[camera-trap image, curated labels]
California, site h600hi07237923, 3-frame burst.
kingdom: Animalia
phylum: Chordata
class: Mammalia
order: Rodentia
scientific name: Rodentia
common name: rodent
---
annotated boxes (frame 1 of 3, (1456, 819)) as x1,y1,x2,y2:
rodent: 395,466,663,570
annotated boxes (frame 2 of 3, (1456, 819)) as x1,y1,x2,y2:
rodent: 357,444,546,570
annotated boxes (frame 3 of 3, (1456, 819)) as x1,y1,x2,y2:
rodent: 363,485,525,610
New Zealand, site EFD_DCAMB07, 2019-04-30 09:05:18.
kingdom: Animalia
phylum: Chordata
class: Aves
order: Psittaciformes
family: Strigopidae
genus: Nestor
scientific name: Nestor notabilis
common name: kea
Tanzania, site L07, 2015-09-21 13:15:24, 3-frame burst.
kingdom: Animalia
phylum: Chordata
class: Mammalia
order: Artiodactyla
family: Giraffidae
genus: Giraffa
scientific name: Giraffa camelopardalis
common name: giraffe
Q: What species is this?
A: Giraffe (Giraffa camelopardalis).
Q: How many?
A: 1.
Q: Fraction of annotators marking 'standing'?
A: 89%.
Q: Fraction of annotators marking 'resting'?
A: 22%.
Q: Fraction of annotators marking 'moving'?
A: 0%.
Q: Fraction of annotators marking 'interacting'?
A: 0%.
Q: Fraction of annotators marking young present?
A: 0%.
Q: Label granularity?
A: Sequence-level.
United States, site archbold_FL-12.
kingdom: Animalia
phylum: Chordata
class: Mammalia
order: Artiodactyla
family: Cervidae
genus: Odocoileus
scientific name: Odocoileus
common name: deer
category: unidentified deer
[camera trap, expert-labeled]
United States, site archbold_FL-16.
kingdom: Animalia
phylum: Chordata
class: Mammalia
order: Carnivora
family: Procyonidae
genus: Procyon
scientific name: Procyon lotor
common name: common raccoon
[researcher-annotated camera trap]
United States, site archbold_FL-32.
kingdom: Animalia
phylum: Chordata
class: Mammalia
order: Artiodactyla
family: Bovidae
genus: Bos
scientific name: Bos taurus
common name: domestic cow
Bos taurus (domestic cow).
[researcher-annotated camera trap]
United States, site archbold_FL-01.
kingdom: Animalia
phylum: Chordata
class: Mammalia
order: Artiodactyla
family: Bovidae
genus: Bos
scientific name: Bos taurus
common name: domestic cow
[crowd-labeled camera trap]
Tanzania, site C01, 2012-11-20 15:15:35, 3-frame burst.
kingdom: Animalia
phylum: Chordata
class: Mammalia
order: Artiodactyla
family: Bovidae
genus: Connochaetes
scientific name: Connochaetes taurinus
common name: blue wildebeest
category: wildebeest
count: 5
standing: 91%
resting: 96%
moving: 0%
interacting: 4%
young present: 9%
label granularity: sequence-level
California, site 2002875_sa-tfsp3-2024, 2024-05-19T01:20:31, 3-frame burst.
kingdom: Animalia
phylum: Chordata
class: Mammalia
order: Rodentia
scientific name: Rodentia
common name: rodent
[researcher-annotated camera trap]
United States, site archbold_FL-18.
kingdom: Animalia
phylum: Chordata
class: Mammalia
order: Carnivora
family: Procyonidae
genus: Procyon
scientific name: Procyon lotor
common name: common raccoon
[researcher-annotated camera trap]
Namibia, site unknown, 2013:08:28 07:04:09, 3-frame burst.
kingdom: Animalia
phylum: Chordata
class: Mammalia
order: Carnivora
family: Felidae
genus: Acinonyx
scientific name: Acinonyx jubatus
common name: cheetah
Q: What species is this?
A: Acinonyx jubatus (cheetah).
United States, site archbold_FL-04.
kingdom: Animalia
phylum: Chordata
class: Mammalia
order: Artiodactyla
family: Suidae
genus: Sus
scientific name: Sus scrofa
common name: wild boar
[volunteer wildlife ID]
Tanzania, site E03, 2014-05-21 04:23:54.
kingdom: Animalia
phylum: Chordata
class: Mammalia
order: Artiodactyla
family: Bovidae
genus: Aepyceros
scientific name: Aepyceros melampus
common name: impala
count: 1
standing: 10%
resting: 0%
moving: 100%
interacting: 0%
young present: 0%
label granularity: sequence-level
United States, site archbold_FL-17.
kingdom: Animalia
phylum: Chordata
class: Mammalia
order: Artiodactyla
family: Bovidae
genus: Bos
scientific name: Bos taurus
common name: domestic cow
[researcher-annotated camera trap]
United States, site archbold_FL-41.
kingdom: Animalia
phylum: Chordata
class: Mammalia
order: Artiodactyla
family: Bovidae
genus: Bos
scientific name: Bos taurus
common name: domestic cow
--*--
TASK DESCRIPTION: Every line that holds the string "moving" must be copied from the records above.

RESPONSE TO THE TASK:
Q: Fraction of annotators marking 'moving'?
moving: 0%
moving: 100%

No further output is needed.